Opinion

Will of the markets

What finally moved congressional leaders to inch toward a debt-limit deal?

Many will tell you that an electorate disgusted with needless infighting, summoned by President Obama to call Washington and voice its displeasure, forced Republican House Speaker John Boehner and Democratic Senate Majority Leader Harry Reid to finally cut a deal and save us from the catastrophe of default.

Don’t buy it.

It wasn’t the will of the people; it was the “will of the markets” that did the trick.

It certainly wasn’t Obama. Few major players either on Wall Street or in Washington take seriously anything the president says in this dispute, because he has said so little of substance since the drama began. And default wasn’t a possible outcome — the administration privately has been telling banks it won’t default.

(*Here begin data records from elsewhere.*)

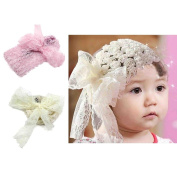 1pc Pink Adorable Baby Girl Toddler Lace Bowknot Rose Flower Headband Headwear Decor Accessory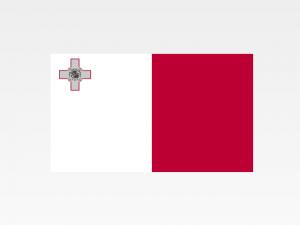 Rintraccio Anagrafico – Malta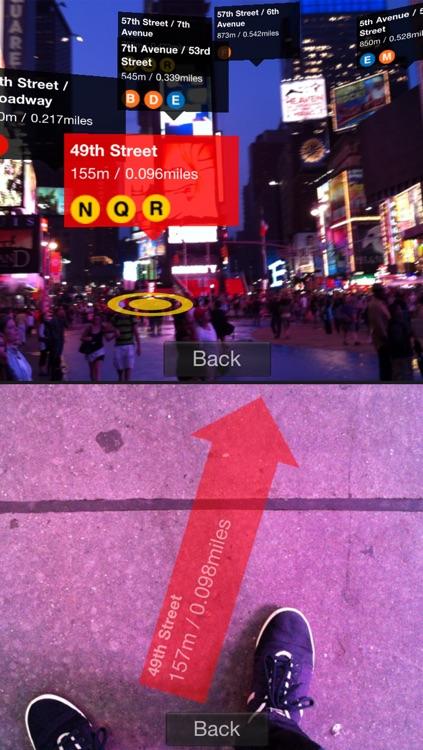 New York Subway screenshot-4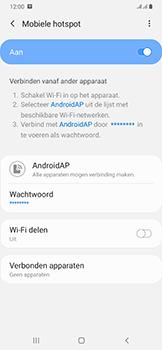 Samsung Galaxy A50 - Internet - mijn data verbinding delen - Stap 12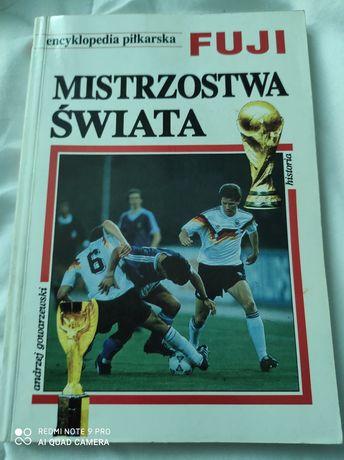 Książka Fuji Mistrzostwa Świata 94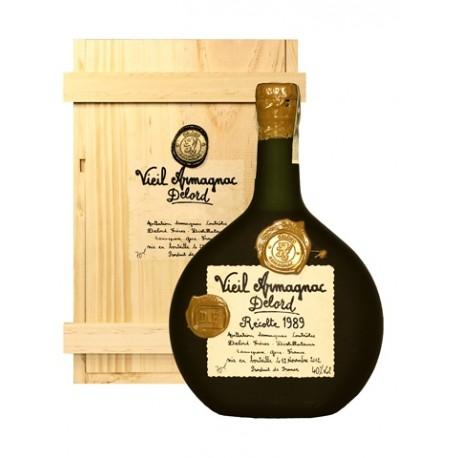 Armagnac Delord Millésimés - ročník 1989 0,7l, 40% alc.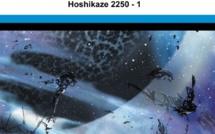 Hoshikaze 2250 - Tome 1 - Les Parias de l'Espace (Philippe Halvick)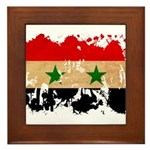 Syria Flag Framed Tile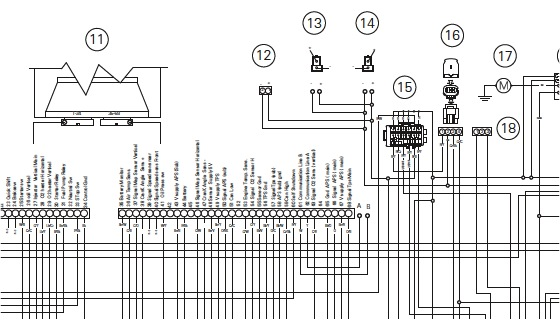 ducati multistrada wiring diagram find wiring diagram \u2022 light switch home wiring diagram quick shifter ducati ms the ultimate ducati forum rh ducati ms ducati 900ss wiring diagram ducati 900ss wiring diagram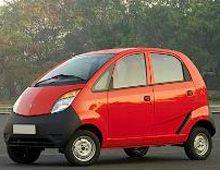 India vende el auto más barato del mundo: cuesta sólo 2.000 dólares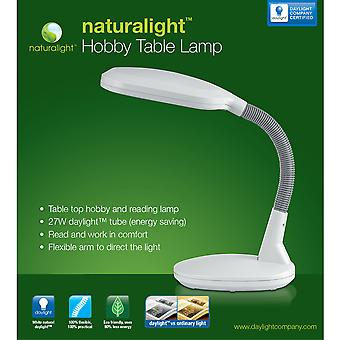 Naturalight Hobby Table Lamp White Un1062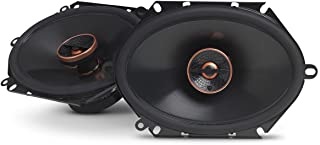 "$57 » Infinity Reference 8632CFX 6""x8"" 2-Way Car Speakers - Pair"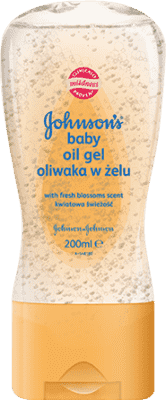 JOHNSON'S BABY Olejový gél kvety (200 ml)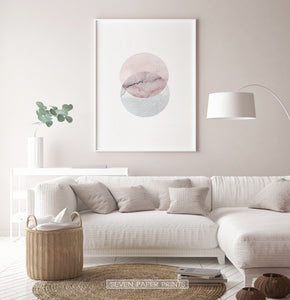 White-framed Abstract Wall Art With Two Circles in Pink And Gray Colors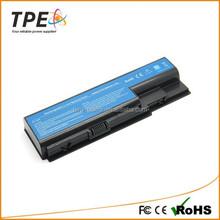 Li-ion Battery For Acer 5520 5720 5920 6920 6920G 7520 7720 series AS07B31 AS07B41 AS07B42 AS07B7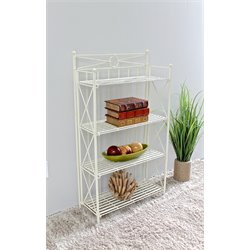 Folding Bakers Rack in White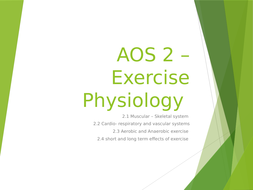 WJEC-GCSE-AOS-2---Exercise-Physiology.pptx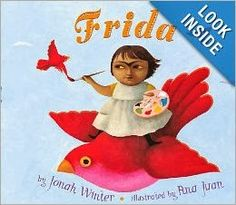 12 Books to Celebrate Hispanic Heritage Month - Growing Up Blackxican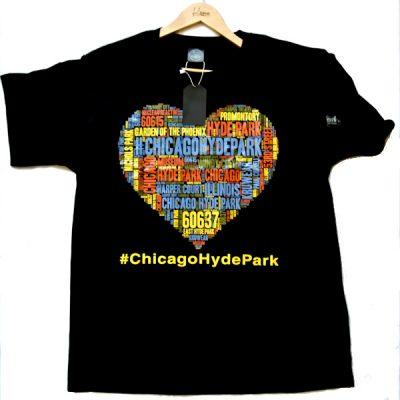 Chicago Hyde Park T-Shirt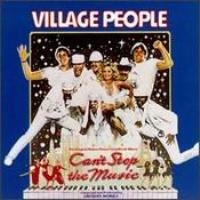 cantstopthemusic-villagepeople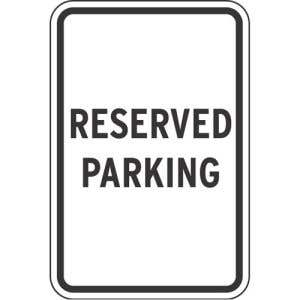 Designate spots that need to be reserved.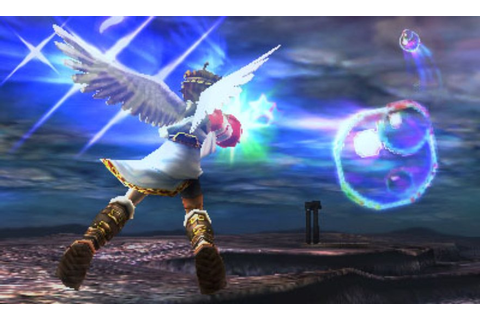 Kid Icarus: Uprising Review - GameRevolution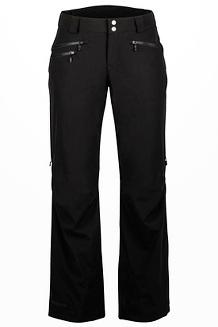 Women's Slopestar Pant, Petite, Black, medium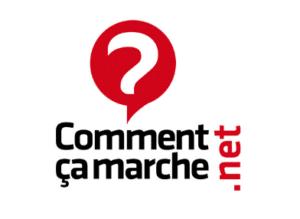 Comment Ca Marche.net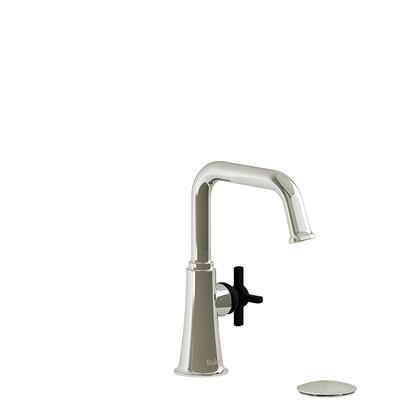 Momenti MMSQS01+PNBK Single Hole Lavatory Faucet with + Cross Handle 1.5 GPM  in Polished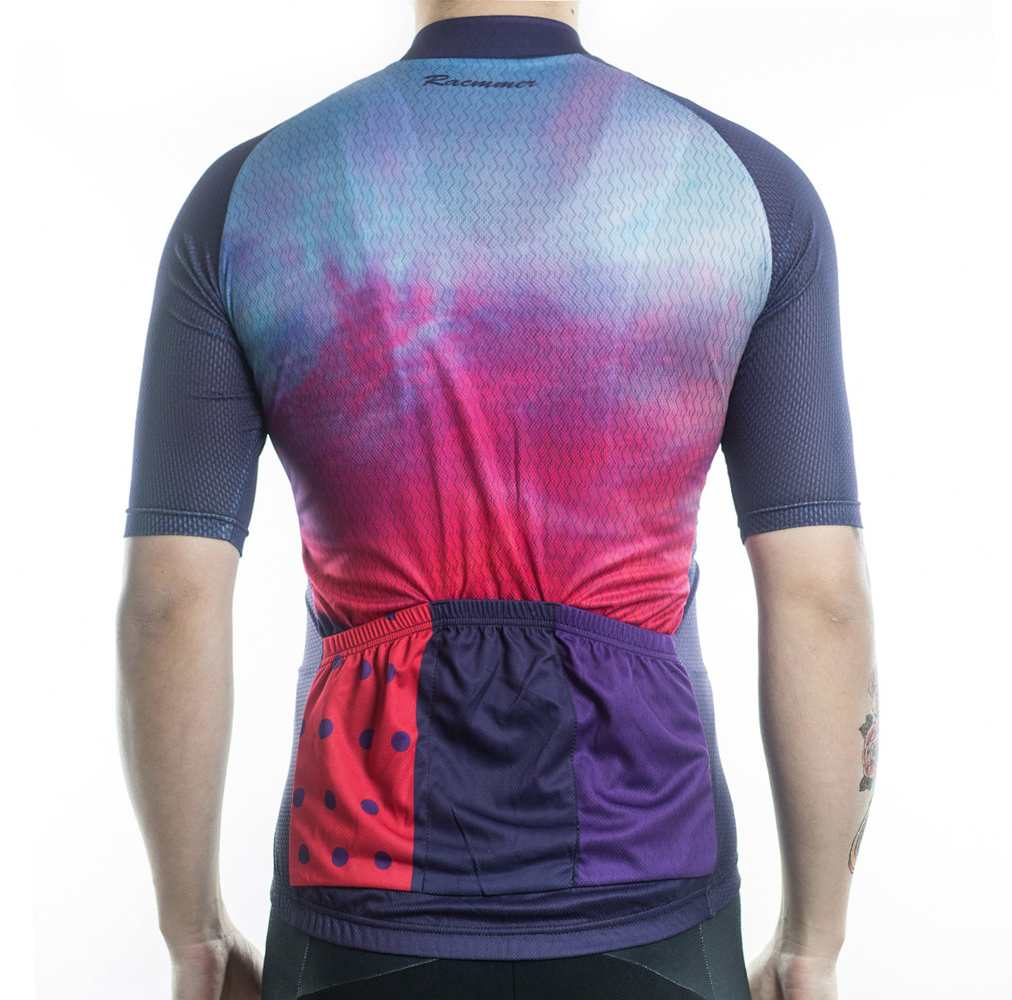 sunset colorful original cycling jersey bike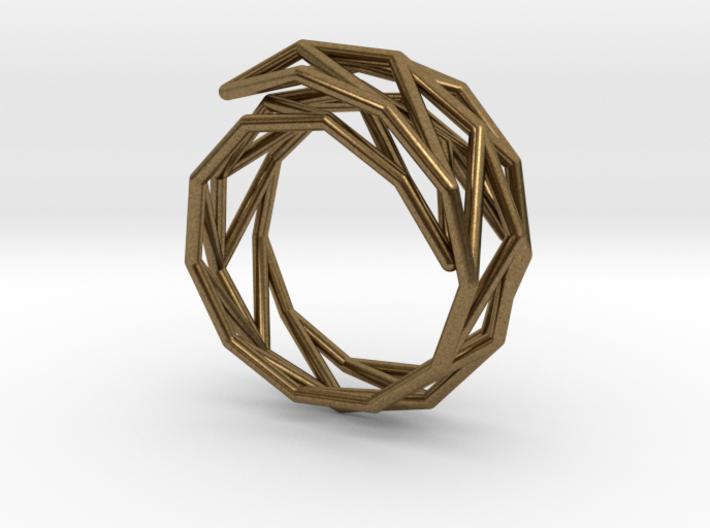 Spiral Frame* - M size 3d printed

The big change was the drop in the Dow — down more than 500 points last week, as the congressional haggling reached its most dysfunctional. Plus, the prices of gold — the ultimate safe haven — rose, while traders feared an imminent downgrade of Uncle Sam’s Triple-A bond rating. Making matters worse were awful new economic-growth numbers — including a huge downward revision in first-quarter growth.

Obama’s policies have us stuck at 9.2 percent unemployment, with no activity to hold out hope of many new jobs — meaning we won’t be able to grow our way out of our huge $14 trillion debt anytime soon. But traders and investors will tell you that they’ve been slowly pricing in the failure of Obamanomics for some time.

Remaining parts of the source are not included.